For the records below, output every line from the one holding "order: Artiodactyla" through the final line, unaltered, and no other lines.

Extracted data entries
▶
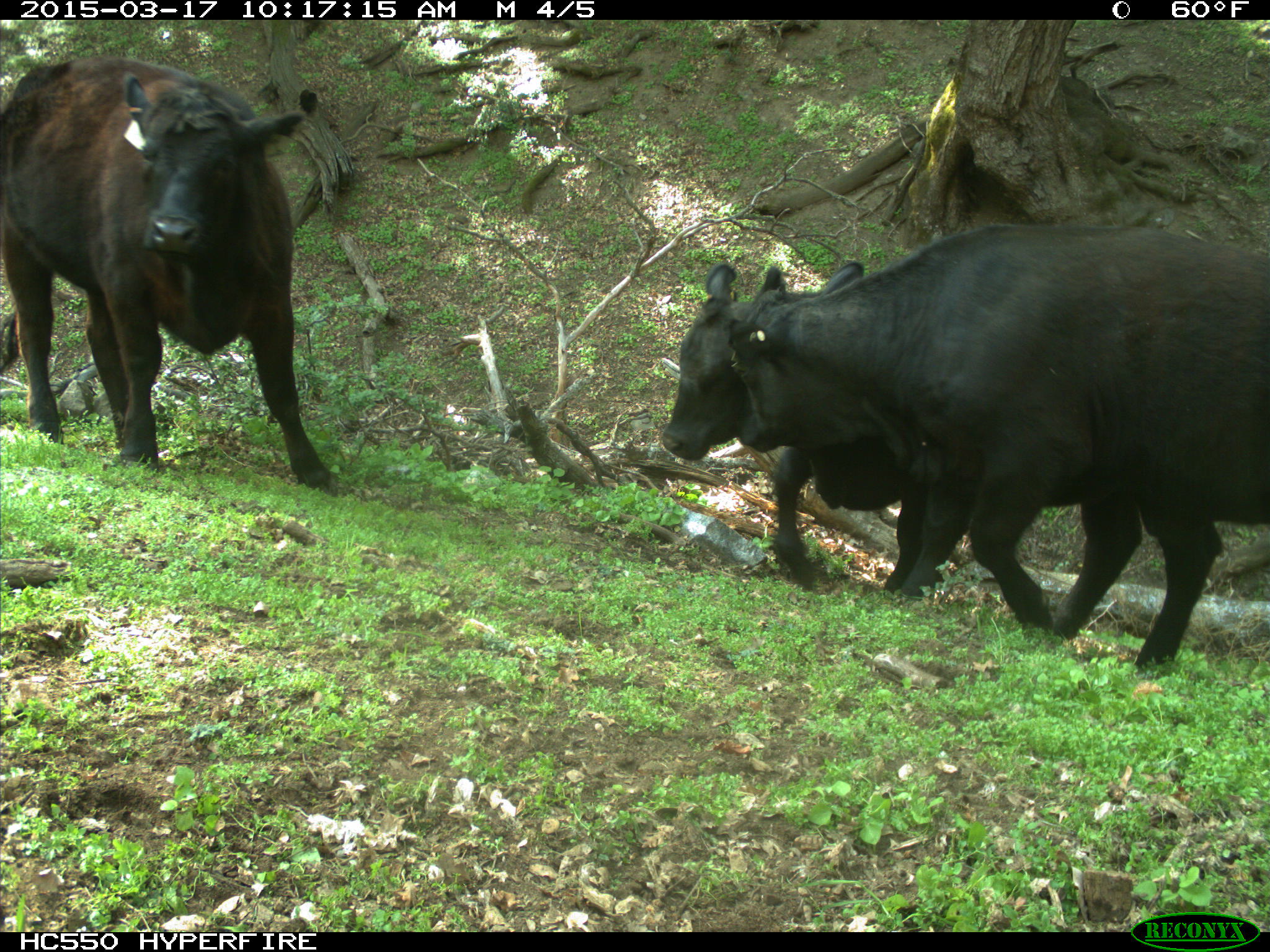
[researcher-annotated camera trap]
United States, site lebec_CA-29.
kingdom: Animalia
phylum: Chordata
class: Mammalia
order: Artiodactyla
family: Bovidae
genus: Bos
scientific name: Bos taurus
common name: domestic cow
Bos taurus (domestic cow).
◀
**ANSWER FOR THIS EXERCISE**
order: Artiodactyla
family: Bovidae
genus: Bos
scientific name: Bos taurus
common name: domestic cow
Bos taurus (domestic cow).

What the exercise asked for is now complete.